→ OBJECTIVE
Swap "neighboring house" for "adjacent house" everywhere it occurs in the records below, and return them with nothing else changed.
--- MATERIALS PROVIDED ---
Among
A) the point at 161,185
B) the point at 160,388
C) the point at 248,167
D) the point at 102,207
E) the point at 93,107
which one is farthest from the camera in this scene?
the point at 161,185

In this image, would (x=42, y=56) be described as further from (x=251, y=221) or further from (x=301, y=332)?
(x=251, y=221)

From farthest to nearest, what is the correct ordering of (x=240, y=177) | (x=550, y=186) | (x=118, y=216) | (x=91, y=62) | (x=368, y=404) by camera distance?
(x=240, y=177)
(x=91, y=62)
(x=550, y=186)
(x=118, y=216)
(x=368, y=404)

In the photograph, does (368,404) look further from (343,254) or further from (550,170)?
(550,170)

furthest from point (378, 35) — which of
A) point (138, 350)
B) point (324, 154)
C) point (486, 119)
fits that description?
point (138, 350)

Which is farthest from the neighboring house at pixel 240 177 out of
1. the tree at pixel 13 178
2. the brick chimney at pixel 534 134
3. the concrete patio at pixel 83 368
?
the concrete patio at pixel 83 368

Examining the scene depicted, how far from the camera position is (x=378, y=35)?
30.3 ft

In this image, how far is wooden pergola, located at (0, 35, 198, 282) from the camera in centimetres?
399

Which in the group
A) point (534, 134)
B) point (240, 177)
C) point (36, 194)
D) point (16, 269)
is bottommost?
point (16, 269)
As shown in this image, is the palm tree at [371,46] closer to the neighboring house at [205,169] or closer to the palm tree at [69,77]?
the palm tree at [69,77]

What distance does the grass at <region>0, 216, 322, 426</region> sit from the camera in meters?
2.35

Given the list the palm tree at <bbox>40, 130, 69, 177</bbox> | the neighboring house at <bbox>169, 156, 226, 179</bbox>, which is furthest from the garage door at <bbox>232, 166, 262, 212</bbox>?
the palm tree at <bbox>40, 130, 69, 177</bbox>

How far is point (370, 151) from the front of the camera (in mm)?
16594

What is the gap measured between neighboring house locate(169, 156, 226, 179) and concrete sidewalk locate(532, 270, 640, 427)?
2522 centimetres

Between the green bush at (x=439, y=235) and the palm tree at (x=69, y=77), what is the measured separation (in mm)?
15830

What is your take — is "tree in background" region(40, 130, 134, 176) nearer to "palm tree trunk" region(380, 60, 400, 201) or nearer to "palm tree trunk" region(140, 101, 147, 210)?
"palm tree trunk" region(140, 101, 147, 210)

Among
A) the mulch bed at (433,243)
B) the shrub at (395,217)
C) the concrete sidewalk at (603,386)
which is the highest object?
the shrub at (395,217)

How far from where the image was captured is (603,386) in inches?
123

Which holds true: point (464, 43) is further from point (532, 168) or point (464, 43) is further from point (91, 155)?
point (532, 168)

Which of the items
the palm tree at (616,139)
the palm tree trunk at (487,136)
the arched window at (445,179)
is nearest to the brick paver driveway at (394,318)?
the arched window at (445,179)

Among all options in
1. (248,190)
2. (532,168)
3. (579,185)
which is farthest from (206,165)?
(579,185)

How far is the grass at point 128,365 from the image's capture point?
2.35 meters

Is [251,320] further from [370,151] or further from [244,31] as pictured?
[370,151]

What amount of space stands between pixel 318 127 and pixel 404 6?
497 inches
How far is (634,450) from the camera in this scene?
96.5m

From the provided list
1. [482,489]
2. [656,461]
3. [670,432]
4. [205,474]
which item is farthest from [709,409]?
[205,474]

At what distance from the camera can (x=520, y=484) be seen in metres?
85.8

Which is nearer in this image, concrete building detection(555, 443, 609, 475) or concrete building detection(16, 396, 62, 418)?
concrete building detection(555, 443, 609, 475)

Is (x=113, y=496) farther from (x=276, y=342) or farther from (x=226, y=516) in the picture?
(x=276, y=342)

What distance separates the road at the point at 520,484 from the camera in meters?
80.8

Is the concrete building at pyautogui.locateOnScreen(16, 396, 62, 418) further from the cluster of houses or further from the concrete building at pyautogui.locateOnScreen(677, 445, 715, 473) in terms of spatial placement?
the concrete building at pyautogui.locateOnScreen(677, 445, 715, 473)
---
→ OUTPUT
Among
A) the point at 161,185
B) the point at 160,388
C) the point at 248,167
D) the point at 102,207
E) the point at 93,107
which one is farthest from the camera in this scene?
the point at 161,185

In this image, would (x=42, y=56) be described as further from (x=251, y=221) or further from (x=301, y=332)?
(x=251, y=221)

From farthest to nearest, what is the correct ordering of (x=240, y=177) | (x=550, y=186) | (x=118, y=216) | (x=91, y=62) | (x=368, y=404) by camera distance?
(x=240, y=177)
(x=91, y=62)
(x=550, y=186)
(x=118, y=216)
(x=368, y=404)

In the photograph, does (368,404) look further from (343,254) or further from (550,170)?
(550,170)

furthest from point (378, 35) — which of
A) point (138, 350)
B) point (324, 154)
C) point (486, 119)
fits that description?
point (138, 350)

Which is farthest from the adjacent house at pixel 240 177 out of
1. the tree at pixel 13 178
2. the brick chimney at pixel 534 134
3. the concrete patio at pixel 83 368
?
the concrete patio at pixel 83 368

Examining the scene depicted, how far from the camera position is (x=378, y=35)?
30.3 ft

In this image, how far is wooden pergola, located at (0, 35, 198, 282) from the camera in centimetres?
399

Which in the group
A) point (534, 134)
B) point (240, 177)
C) point (36, 194)
D) point (16, 269)
is bottommost?
point (16, 269)
As shown in this image, is the palm tree at [371,46] closer to the adjacent house at [205,169] or closer to the palm tree at [69,77]?
the palm tree at [69,77]

What distance does the grass at <region>0, 216, 322, 426</region> sit from the camera in meters?
2.35

Given the list the palm tree at <bbox>40, 130, 69, 177</bbox> | the adjacent house at <bbox>169, 156, 226, 179</bbox>, which is furthest from the garage door at <bbox>232, 166, 262, 212</bbox>?
the palm tree at <bbox>40, 130, 69, 177</bbox>

How far is point (370, 151) from the front of the camera (in mm)?
16594

What is the gap measured between adjacent house locate(169, 156, 226, 179) and concrete sidewalk locate(532, 270, 640, 427)?
2522 centimetres

Between the green bush at (x=439, y=235) and the palm tree at (x=69, y=77), what is the measured separation (in mm)?
15830

What is your take — is "tree in background" region(40, 130, 134, 176) nearer to "palm tree trunk" region(380, 60, 400, 201) or nearer to "palm tree trunk" region(140, 101, 147, 210)?
"palm tree trunk" region(140, 101, 147, 210)

Among
A) the mulch bed at (433,243)
B) the shrub at (395,217)
C) the concrete sidewalk at (603,386)
which is the highest object?
the shrub at (395,217)

How far from where the image was captured is (603,386) in inches?
123

Which holds true: point (464, 43) is further from point (532, 168) or point (464, 43) is further from point (91, 155)?
point (532, 168)

Which of the items
the palm tree at (616,139)
the palm tree trunk at (487,136)
the arched window at (445,179)
is nearest to the brick paver driveway at (394,318)?
the arched window at (445,179)

Among all options in
1. (248,190)
2. (532,168)
3. (579,185)
which is farthest from (206,165)?
(579,185)

How far is the grass at point 128,365 from the image's capture point?
2.35 meters

Is [251,320] further from [370,151] or further from [244,31] as pictured?
[370,151]

What amount of space stands between pixel 318 127 and pixel 404 6?
497 inches
How far is (634,450) from the camera in this scene?
96.5m

From the provided list
1. [482,489]
2. [656,461]
3. [670,432]
4. [205,474]
which item is farthest from [709,409]?
[205,474]

At what distance from the camera can (x=520, y=484) be seen in metres?
85.8

Which is nearer in this image, concrete building detection(555, 443, 609, 475) or concrete building detection(16, 396, 62, 418)?
concrete building detection(555, 443, 609, 475)

Is (x=113, y=496) farther from (x=276, y=342) or farther from (x=226, y=516) in the picture?
(x=276, y=342)

What distance separates the road at the point at 520,484 from the camera in meters?
80.8

Is the concrete building at pyautogui.locateOnScreen(16, 396, 62, 418) further from the cluster of houses or further from the concrete building at pyautogui.locateOnScreen(677, 445, 715, 473) in terms of spatial placement?
the concrete building at pyautogui.locateOnScreen(677, 445, 715, 473)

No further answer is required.